Lead single and title track “Always Ascending” opens the album in a manner similar to “Ulysses” on Tonight: Franz Ferdinand. Both tracks are fairly muted in the beginning, before groaning synthesizers indicate the song is about to explode into its main melody. However, “Always Ascending” is far more rooted in house music than its predecessor, with Corrie’s synthesizers and Paul Thompson’s drumming taking center stage. It might be the first Franz Ferdinand track best described as “dance music with rock elements” instead of the other way around.

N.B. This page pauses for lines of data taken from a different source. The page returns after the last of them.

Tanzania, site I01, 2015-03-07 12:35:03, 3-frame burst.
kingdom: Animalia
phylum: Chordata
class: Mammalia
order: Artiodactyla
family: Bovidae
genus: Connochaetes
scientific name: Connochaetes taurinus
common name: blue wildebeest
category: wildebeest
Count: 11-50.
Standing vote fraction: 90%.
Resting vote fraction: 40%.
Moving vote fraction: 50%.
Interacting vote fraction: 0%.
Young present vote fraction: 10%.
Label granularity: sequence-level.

As an opener, “Always Ascending” gives a bit of a false impression, as the majority of the album isn’t nearly as electronic-oriented. Yet the few moments that are really do steal the show. “Glimpse of Love” is the closest the band have come to straight up synthpop, with a melody not dissimilar to “Enter Sylvia Plath” by fellow Glaswegians Belle and Sebastian. “Feel The Love Go” has more of a typical dance-rock feel with plenty of hi-hat and jangly guitars, and even an extended saxophone-led outro. The synthesizer provides harmony rather than melody this time around, with bass notes that evoke the acid house ending of “Lucid Dreams” from Tonight: Franz Ferdinand – a surprising moment that marked the band’s most notable and greatest foray into electronic music prior to Always Ascending.

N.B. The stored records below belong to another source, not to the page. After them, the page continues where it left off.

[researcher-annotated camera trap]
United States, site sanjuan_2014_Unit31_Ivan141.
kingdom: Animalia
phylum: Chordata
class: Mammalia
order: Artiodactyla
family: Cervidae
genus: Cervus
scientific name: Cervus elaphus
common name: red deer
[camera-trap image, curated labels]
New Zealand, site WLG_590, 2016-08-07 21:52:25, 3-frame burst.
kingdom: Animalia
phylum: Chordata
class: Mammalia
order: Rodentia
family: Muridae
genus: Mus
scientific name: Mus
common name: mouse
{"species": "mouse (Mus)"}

The extravagance of these synth heavy tracks has the effect of overshadowing the more traditional rock songs on Always Ascending. Sometimes, this is deserved. On “Lazy Boy” and “Paper Cages” for instance, frontman Alex Kapranos repeats the tracks’ titles what feels like a hundred times, and “Slow Don’t Kill Me Slow” is a forgettable dirge. Other tracks are more attention-grabbing, especially during the album’s mid-section. “Huck and Jim” shows the band toying with a trap hi-hat beat of all things, and Kapranos semi-raps on the bridges in a manner similar to Kasabian’s Tom Meighan. “The Academy Award,” a quieter track about internet addiction and our need for instant gratification, namedrops the Japanese phrase hikikomori, which refers to young adults who withdraw from social life. Coincidentally, its lyrics are very similar to MGMT’s “Tslamp” or “time spent looking at my phone,” a track from their album released the same day. And on track “Lois Lane,” the line “At the over thirty singles night, it’s bleak, it’s bleak, it’s bleak” is sure to intrigue, and apparently refers to a time Kapranos crashed an aforementioned singles night as a young lad. The line is potentially meant for self-deprecation, as all of the band’s members are well into their thirties (Kapranos himself being 45), and Franz Ferdinand may think their search for hit singles is a little bleak amidst a much-changed musical landscape.
Always Ascending is not going to thrust Franz Ferdinand back into music headlines the world over again, and the album most likely appeals to fans who have been following the band for years, if not a decade or more. Still, there is a chance that a new listener hears the album’s title track on the radio, and it becomes their gateway not just to Franz Ferdinand, but the mid-2000s indie rock scene as a whole. On its own though, Always Ascending is a modest but noticeable shift for the band as they begin to tackle new musical trends.